▸ **Information given**
+--

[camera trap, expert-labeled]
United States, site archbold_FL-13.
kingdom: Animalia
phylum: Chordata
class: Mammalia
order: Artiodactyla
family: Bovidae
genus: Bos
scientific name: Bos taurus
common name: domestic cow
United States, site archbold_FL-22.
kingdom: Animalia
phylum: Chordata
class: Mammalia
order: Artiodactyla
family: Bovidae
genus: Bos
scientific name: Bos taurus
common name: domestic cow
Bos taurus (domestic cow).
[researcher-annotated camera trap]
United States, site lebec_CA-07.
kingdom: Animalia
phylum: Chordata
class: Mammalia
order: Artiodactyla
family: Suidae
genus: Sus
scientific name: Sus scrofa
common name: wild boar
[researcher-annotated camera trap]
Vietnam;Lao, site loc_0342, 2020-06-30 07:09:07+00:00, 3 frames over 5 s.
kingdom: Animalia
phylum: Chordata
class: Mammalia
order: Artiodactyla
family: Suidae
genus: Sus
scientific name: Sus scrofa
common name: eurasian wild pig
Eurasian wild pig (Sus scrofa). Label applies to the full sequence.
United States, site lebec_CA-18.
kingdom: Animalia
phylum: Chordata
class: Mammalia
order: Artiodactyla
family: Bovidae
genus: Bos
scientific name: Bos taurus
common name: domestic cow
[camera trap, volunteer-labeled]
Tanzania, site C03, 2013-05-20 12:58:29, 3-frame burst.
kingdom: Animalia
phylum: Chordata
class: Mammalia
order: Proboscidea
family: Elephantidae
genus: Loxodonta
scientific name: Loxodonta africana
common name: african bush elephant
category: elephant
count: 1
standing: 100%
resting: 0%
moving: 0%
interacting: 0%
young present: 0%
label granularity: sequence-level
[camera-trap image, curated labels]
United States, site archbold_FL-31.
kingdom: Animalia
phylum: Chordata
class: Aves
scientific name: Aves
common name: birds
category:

+--

▸ **Exercise**
Find each line holding the string "trap" in the listing above, then copy it.

▸ **Response to the task**
[camera trap, expert-labeled]
[researcher-annotated camera trap]
[researcher-annotated camera trap]
[camera trap, volunteer-labeled]
[camera-trap image, curated labels]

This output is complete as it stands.